Let me tell you, it was not worth the price of admission, at least for me.

First and foremost, it was very misleading.  I’ll give you a few minutes to watch the official trailer, then come back.   Trust me on this one.

*hums Jeopardy theme song*

Back?  Ok good.  Now can you tell me who the main character is?  Hint:  You only see his face 3/4 times throughout the preview.  I go into the movie having no idea who the main character is.  The movie starts up, and here’s the premise:

There are seven clans living in this land.  The strongest clan, Lion Clan, is asked by the governor to escort a gold shipment across the region.  The leader of the Lion Clan, Gold Lion, is betrayed by his lieutenants Silver and Bronze Lion.  Word is sent to Gold Lion’s son to come home as quickly as possible, and the rest of the movie is about the Lion lieutenants making arrangements to steal the gold.

Most of this is narrated by a blacksmith played by Rza of the WuTang Clan, and who also happens to direct the movie.  So at first I think his character is like the monk in the original Conan the Barbarian movies.  He’s narrating some of it from his point of view because he was a part of the events despite not being the main character.

Well, I was wrong.  The blacksmith actually is the Man With The Iron Fists, despite the fact that he has no iron fists in the beginning.  So here I am, trying to figure out who the star of the show it, and I figure it out three quarters of the way through the movie when the blacksmith gets his arms lopped off and has a new pair of iron ones forged to replace them.  Then he breaks out some major Buddhist meditation mojo to make them function like flesh in blood arms and hands, after almost ten minutes worth of an extended flashback scene to finally tell his back story and how he came to have these monk-like powers.

Yeah, it didn’t make sense to me either.

My second biggest complaint is the gore.  I am a fan of gore and gorey movies.  My only thing is it needs to make sense in some fashion.  I don’t like violence or gore for it’s own sake, or having people’s limbs lopped off and blood spraying everywhere like someone lost control of a Super Soaker gun, and that’s what I saw here.

Those are my two biggest beefs, but wait!  There’s more!
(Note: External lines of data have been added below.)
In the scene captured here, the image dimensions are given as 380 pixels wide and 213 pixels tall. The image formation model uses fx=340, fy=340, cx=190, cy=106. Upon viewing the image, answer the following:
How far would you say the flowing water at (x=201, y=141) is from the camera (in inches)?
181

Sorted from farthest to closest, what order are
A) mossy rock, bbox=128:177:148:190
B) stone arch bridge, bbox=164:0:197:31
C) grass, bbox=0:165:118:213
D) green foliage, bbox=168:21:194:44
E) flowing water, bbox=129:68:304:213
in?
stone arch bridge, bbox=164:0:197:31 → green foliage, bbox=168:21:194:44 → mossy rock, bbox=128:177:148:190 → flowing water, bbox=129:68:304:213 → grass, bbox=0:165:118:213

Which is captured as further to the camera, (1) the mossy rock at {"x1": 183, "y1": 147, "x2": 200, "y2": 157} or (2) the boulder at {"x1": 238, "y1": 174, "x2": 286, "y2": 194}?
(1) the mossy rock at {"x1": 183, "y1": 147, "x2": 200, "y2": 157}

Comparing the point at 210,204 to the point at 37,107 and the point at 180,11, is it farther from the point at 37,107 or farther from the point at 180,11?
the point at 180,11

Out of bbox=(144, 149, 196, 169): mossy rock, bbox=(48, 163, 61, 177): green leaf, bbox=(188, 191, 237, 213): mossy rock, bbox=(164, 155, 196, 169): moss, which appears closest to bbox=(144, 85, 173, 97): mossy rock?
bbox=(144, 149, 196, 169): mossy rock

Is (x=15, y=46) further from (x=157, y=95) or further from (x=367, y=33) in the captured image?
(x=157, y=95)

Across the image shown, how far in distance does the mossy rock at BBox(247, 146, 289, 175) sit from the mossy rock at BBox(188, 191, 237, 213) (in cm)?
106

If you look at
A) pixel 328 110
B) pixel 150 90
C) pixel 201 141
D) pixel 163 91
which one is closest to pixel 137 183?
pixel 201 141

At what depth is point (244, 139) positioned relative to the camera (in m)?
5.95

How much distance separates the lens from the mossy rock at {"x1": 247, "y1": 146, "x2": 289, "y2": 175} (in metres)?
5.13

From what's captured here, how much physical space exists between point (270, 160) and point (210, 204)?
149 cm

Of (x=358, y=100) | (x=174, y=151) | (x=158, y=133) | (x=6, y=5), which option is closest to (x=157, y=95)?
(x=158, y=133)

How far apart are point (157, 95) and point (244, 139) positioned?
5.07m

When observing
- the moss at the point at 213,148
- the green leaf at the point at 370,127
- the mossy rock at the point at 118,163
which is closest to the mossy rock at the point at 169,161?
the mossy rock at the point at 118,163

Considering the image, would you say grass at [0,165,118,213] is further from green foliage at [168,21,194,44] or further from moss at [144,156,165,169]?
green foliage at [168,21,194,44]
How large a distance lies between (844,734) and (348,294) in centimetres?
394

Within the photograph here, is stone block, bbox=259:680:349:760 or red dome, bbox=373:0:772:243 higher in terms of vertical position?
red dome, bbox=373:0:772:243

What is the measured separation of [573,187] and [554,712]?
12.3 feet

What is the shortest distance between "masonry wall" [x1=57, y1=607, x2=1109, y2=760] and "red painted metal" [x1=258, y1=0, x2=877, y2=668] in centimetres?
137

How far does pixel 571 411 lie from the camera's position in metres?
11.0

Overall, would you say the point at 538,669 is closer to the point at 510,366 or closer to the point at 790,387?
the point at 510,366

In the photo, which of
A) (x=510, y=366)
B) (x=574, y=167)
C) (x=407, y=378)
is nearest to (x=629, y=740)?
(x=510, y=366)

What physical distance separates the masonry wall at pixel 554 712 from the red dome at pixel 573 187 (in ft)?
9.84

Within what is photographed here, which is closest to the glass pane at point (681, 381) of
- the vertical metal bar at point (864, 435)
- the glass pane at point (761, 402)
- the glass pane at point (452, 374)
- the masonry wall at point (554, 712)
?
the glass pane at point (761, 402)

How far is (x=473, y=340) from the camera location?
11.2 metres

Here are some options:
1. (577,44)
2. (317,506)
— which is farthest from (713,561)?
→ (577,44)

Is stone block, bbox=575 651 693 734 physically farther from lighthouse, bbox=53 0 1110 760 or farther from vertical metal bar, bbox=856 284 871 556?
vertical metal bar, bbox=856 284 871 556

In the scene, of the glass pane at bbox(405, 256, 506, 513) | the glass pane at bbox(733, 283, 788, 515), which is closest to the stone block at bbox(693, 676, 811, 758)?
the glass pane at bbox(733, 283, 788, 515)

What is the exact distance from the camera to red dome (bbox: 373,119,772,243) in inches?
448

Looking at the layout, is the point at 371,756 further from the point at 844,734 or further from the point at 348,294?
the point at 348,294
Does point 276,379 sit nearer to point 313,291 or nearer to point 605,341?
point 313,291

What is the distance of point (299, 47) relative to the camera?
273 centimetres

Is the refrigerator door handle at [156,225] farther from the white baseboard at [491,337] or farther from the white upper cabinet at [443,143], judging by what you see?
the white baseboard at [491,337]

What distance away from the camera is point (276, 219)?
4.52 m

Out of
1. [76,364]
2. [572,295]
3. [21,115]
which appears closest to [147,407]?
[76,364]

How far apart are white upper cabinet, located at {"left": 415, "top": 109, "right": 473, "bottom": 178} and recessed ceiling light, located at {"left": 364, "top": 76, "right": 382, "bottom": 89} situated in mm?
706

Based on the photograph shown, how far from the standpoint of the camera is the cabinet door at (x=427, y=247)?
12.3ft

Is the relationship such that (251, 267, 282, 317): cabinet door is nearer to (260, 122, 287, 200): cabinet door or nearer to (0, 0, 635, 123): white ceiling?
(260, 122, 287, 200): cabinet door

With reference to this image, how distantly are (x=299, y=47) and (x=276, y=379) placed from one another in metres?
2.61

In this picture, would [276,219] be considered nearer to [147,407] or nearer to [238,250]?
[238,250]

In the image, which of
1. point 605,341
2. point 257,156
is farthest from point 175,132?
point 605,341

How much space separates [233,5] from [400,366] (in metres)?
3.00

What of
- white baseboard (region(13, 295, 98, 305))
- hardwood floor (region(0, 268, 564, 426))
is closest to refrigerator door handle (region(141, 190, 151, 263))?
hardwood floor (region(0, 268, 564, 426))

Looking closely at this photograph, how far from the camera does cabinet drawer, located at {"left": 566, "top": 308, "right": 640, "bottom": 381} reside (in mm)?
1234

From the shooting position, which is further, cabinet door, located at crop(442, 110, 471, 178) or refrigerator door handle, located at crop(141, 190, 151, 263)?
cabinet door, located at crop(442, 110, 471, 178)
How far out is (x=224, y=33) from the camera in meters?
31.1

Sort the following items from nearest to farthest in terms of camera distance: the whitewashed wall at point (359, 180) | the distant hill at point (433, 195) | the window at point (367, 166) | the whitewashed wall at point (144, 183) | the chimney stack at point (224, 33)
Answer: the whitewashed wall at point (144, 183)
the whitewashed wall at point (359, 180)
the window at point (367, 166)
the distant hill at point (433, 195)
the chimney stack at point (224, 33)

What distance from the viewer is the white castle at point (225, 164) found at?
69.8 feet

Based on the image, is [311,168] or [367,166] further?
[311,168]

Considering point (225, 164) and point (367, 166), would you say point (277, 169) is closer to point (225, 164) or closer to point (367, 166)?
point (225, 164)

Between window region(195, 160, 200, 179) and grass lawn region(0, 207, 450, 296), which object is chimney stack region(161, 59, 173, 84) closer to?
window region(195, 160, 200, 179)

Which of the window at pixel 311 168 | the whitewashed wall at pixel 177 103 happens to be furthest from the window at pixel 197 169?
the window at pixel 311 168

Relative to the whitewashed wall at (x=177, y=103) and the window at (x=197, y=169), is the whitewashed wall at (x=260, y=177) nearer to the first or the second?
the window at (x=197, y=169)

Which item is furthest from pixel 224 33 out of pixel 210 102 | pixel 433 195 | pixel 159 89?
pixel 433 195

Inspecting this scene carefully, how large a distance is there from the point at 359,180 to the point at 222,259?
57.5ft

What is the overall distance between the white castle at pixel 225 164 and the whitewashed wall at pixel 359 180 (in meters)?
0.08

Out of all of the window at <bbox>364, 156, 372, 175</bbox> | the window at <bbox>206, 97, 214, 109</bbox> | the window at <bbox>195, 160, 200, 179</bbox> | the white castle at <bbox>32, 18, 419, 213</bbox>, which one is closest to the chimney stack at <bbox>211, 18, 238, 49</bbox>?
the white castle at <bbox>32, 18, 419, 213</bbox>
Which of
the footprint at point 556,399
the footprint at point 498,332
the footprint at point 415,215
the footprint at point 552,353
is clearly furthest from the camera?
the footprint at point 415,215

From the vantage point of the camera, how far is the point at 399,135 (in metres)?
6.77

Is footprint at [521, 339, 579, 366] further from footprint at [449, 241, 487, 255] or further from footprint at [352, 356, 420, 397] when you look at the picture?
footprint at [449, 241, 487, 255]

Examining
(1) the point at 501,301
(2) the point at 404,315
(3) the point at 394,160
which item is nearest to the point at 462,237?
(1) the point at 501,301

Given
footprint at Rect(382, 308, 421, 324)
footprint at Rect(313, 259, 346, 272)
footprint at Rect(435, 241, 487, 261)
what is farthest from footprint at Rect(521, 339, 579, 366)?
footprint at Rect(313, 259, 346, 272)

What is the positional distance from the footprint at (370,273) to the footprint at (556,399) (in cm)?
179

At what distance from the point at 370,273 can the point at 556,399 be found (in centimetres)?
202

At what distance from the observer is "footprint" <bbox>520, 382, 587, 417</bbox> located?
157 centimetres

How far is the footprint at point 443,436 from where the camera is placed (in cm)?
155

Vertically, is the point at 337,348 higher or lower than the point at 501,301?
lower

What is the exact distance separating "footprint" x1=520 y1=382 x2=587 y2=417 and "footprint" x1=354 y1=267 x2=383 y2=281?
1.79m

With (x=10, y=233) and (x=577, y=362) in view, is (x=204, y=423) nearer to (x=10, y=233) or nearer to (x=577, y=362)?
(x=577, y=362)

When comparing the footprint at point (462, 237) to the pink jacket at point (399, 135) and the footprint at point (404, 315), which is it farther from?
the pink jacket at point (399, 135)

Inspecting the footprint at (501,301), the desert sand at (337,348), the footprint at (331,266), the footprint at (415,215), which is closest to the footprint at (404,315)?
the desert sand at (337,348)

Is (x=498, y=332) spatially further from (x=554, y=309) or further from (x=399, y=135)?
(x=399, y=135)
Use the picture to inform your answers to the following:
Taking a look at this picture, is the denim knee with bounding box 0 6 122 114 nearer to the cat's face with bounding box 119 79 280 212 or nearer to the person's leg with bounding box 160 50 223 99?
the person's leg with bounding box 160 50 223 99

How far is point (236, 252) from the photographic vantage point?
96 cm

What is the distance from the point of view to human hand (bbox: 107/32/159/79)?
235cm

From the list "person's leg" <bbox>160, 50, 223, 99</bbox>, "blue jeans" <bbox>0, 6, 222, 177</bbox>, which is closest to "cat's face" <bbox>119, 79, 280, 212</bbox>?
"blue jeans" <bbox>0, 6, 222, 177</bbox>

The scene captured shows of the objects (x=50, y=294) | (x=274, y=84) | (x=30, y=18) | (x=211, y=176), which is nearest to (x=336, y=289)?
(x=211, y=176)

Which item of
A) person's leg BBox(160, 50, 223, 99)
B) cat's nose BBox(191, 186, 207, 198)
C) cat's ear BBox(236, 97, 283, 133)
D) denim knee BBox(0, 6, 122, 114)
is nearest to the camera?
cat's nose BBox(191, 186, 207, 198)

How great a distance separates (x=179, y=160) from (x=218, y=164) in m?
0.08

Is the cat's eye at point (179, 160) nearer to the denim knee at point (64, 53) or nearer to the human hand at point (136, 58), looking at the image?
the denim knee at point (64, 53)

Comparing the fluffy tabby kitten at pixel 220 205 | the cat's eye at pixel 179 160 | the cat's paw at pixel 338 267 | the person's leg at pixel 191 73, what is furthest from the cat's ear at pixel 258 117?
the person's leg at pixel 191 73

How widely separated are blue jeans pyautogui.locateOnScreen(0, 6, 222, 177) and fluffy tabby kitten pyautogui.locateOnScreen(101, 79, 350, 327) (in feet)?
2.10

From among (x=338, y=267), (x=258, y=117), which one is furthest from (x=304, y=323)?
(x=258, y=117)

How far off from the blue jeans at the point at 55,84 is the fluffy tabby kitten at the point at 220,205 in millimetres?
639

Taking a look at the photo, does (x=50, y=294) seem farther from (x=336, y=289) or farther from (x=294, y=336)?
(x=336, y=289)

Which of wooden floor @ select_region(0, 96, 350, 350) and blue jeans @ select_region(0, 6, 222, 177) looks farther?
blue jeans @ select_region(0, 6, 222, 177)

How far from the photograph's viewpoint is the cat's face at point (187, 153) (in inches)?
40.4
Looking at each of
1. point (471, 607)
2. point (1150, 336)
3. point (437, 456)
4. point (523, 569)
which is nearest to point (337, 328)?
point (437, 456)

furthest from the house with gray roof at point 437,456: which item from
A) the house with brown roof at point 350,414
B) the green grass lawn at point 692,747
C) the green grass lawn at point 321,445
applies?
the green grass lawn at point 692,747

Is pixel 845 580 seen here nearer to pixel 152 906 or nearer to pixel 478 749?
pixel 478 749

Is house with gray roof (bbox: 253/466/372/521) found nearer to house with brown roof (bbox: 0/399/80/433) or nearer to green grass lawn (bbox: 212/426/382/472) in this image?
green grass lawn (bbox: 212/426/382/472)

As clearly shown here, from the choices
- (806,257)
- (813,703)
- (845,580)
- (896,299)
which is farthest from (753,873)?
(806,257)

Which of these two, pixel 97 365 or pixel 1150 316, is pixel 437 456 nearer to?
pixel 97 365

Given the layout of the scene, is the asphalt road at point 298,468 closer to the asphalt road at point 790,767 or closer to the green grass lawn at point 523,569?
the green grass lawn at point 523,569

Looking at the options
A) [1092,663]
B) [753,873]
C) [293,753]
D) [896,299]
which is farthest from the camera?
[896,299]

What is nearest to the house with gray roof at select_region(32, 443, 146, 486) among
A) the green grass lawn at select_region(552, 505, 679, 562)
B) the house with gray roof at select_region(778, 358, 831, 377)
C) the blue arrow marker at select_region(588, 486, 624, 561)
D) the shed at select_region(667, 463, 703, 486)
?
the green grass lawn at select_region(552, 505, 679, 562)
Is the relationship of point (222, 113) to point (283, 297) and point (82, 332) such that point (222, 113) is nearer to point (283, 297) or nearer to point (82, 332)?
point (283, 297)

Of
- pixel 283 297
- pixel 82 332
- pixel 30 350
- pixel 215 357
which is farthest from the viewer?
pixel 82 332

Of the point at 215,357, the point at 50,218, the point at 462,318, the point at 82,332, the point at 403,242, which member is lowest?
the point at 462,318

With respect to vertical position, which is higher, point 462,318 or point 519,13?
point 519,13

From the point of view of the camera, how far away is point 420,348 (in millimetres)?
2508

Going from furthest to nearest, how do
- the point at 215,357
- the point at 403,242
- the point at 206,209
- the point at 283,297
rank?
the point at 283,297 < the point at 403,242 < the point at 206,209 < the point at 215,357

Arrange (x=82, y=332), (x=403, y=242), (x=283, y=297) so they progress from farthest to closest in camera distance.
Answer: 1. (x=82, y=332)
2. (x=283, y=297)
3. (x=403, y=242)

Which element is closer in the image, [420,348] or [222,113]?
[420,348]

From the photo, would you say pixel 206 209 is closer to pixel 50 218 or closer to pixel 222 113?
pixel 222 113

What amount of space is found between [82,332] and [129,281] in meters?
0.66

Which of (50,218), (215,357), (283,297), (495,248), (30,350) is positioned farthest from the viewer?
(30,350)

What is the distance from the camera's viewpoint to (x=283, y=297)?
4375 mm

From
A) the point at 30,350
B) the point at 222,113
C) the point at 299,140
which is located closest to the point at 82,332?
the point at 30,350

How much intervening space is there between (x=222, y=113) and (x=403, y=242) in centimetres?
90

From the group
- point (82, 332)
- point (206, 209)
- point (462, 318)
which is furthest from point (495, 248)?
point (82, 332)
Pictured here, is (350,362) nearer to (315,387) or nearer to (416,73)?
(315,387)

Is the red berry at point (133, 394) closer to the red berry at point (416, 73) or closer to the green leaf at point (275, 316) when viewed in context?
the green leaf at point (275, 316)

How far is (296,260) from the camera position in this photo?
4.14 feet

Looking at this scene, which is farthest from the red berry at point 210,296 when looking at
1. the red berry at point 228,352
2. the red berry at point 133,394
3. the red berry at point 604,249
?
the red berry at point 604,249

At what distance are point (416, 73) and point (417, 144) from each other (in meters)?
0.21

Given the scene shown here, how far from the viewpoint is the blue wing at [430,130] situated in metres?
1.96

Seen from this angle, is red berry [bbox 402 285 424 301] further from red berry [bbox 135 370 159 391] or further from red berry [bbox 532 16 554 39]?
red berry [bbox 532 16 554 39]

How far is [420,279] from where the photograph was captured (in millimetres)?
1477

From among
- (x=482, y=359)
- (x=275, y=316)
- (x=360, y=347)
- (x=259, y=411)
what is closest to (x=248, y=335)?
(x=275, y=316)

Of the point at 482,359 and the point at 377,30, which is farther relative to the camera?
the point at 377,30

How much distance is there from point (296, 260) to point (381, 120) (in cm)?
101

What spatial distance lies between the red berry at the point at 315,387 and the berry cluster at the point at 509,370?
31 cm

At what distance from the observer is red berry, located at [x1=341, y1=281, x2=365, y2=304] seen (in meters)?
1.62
  • the action is shot in a strange way so that much of the actual martial arts moves are obscured
  • half of the actors can’t…you know…act… *koff koff RZA koff*
  • there are actually some really big and good names in the movie that did their parts very well but I think they were not used to their full potential. (Lucy Liu and Russell Crowe)
  • several characters are set up to have certain personality traits, and then act completely opposite.  Case is point: Bautista is a character known as Brass Body, and he is shown to have a soft spot for kids.  But then he goes and sexually assaults and kills a prostitute who also happens to be the love interest of the main character
  • many characters are not fully developed when they could have played a really big role in the movie.  Case: Main character’s main squeeze.  You think she’s evil, that she’s just using him for money, but nothing is really definitive or comes of it.
  • gratuitous sex scenes.  I was actually rather embarrassed and almost walked out.
  • lauded as a Quentin Tarantino movie, but he barely touched the damned thing.
  • you’re just kept guessing, assuming, and wanting more by the time the movie ends.

So yeah, Man With the Iron Fists was a big disappointment, I think even more so because you see all the holes and flaws where things coulda/shoulda/woulda happened and it would have been so much better.  I want to say it was a good movie despite its flaws.  I want to say it was an okay movie because of it’s flaws.  But that’s all I can think of, the flaws.  Very rarely has a movie that has had one person write, star, score and direct it ever turned out well, and this is not one of those rare cases.

I think the best way to describe it is a fan film gone wrong.  If you really want to see it, wait until it comes to a local dump bin near you for like $5.  Otherwise don’t bother.